Paneldiskussion zum Shell-Urteil und dessen Auswirkungen
Am 29. Juni 2021 veranstaltete das Institut für Unternehmens- und Kapitalmarktrecht (IUKR) eine virtuelle Paneldiskussion, die dem Shell-Urteil vom 26. Mai 2021 und dessen Auswirkungen auf das deutsche und internationale Recht gewidmet war. Im Vordergrund der Debatte stand dabei die Frage, ob die Durchsetzung von Gemeinwohlbelangen mit Hilfe des Deliktsrechts eine juristisch überzeugende und rechtspolitisch zweckmäßige Lösung darstellt.

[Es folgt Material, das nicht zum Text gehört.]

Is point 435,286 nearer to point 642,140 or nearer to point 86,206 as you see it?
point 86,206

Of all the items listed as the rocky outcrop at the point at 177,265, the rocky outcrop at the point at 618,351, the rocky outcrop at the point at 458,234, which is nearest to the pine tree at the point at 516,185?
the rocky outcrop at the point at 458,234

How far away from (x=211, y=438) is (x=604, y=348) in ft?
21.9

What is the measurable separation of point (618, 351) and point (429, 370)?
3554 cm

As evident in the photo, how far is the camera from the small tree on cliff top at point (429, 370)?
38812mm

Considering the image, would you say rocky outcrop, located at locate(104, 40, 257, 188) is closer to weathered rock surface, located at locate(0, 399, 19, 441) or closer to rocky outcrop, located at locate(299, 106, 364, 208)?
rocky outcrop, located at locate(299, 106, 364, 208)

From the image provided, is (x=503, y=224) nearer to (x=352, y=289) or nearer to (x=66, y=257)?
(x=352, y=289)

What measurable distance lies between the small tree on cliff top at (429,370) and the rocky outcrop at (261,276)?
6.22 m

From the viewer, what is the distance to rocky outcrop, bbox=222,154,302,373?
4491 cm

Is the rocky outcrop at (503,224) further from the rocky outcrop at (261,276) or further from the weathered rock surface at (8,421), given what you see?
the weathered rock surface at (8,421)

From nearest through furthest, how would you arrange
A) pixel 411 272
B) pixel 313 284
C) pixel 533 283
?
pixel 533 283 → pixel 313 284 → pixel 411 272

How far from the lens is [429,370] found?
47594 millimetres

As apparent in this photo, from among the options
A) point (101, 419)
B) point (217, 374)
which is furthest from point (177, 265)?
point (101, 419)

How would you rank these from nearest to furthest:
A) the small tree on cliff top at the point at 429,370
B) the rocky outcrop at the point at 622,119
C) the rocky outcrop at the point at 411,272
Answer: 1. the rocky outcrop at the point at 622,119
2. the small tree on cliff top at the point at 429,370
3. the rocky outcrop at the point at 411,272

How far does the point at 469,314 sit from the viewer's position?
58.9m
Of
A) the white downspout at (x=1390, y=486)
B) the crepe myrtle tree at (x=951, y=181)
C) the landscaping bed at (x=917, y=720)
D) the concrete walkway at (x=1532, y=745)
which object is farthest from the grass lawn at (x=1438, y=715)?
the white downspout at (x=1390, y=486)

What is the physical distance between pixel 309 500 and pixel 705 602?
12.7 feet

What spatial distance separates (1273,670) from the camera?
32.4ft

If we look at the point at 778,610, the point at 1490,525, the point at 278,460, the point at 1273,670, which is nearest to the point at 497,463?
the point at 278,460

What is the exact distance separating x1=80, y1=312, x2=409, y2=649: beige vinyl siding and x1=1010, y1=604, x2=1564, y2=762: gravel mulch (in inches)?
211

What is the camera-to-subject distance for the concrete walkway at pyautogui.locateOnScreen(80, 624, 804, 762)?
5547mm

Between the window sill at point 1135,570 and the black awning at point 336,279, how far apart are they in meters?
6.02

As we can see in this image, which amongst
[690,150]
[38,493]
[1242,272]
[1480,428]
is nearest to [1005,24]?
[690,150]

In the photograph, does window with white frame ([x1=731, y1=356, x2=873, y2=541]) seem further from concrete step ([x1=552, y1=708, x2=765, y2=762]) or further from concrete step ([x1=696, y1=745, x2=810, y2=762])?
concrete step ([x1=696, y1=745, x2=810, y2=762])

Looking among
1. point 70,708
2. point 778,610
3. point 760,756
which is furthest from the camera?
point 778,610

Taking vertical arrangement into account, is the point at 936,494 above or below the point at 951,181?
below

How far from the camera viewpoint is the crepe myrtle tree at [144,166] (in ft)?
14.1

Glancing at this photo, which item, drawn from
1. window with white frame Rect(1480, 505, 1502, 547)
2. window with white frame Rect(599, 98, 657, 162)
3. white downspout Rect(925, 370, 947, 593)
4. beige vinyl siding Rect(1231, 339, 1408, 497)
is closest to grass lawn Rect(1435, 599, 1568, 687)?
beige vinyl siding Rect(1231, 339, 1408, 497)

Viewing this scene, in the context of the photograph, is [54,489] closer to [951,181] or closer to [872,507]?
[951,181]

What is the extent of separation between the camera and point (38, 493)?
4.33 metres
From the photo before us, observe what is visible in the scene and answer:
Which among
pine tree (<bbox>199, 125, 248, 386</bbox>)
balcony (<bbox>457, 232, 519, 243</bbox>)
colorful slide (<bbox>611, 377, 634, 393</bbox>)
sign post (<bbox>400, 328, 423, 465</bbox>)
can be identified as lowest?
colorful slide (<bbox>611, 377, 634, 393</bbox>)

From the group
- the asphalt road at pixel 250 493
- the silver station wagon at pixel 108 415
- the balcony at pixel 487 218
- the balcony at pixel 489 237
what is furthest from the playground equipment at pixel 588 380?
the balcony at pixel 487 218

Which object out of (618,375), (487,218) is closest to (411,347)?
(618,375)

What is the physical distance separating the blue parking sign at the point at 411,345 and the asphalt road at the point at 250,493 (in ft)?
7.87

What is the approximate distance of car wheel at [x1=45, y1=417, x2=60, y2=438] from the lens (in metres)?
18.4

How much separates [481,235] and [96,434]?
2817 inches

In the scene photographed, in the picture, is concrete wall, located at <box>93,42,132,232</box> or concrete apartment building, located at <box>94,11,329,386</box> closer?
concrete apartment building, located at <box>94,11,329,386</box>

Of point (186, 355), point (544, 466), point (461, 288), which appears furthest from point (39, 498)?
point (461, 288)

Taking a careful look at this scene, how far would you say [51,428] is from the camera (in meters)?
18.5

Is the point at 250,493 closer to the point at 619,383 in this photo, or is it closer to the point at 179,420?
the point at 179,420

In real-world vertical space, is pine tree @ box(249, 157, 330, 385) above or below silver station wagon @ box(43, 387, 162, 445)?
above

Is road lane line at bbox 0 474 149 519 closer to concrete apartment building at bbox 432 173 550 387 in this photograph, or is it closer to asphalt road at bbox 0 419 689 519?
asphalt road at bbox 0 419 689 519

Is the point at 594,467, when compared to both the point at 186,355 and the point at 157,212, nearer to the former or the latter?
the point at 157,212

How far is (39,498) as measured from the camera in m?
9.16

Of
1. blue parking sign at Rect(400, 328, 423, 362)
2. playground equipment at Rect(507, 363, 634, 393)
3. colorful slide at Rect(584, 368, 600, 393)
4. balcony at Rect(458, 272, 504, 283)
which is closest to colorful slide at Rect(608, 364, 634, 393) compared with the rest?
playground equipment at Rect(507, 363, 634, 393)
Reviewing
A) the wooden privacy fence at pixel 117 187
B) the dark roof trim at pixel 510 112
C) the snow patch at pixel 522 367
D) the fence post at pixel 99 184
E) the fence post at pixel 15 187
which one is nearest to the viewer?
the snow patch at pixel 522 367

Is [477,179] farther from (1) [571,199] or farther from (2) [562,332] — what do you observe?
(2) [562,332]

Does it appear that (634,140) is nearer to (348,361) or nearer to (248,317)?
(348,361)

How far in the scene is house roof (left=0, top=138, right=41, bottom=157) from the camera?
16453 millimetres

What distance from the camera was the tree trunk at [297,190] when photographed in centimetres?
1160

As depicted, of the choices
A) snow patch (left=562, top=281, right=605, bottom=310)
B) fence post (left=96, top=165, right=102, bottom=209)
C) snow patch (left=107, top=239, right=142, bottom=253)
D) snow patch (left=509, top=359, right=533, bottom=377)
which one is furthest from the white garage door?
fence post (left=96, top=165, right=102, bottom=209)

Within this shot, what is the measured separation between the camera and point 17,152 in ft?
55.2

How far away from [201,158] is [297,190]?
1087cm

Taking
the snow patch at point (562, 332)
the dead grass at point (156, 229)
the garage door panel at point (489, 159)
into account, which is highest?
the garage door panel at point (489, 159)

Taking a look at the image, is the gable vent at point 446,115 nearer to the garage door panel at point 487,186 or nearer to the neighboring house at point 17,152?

Nach der Begrüßung durch den geschäftsführenden Direktor des IUKR, Prof. Dr. Thilo Kuntz, LL.M. (University of Chicago), erläuterte Professor Elbert de Jong von der Universität Utrecht zunächst die Hintergründe und Argumentationslinien der erstinstanzlichen Entscheidung: Der Umweltverband „Milieudefensie“ und andere NGOs hatten die in Den Haag ansässige Holding-Gesellschaft Royal Dutch Shell (RDS) verklagt, weil diese keine hinreichenden Bemühungen unternehme, den CO2-Ausstoß des Öl-Konzerns zu reduzieren. Dies sah das niederländische Gericht als erwiesen an und verurteilte RDS, die weltweiten Emissionen des Konzerns bis zum Jahr 2030 um 45 % im Vergleich zum Jahr 2019 zu reduzieren. Die Grundlage für diese Verpflichtung liege in einer Sorgfaltspflicht, die dem niederländischen Deliktsrecht zu entnehmen sei. RDS trage nicht nur für die Emissionen Verantwortung, die sich unmittelbar auf ihren Geschäftsbetrieb zurückführen lassen, sondern habe auch für klimaschädliche Folgen einzustehen, die entlang der Wertschöpfungskette sowie durch die Endverbraucher zustande kommen. Der richtungsweisende Charakter der Entscheidung liegt nach Einschätzung von Professor de Jong in dem Umstand, dass das Gericht zur Konturierung des Pflichtenmaßstabs auf soft law zurückgriff. So orientierte sich die Urteilsbegründung etwa an den Zielen und Wertungen des Pariser Klimaabkommens sowie an den UN Guiding Principles on Business and Human Rights.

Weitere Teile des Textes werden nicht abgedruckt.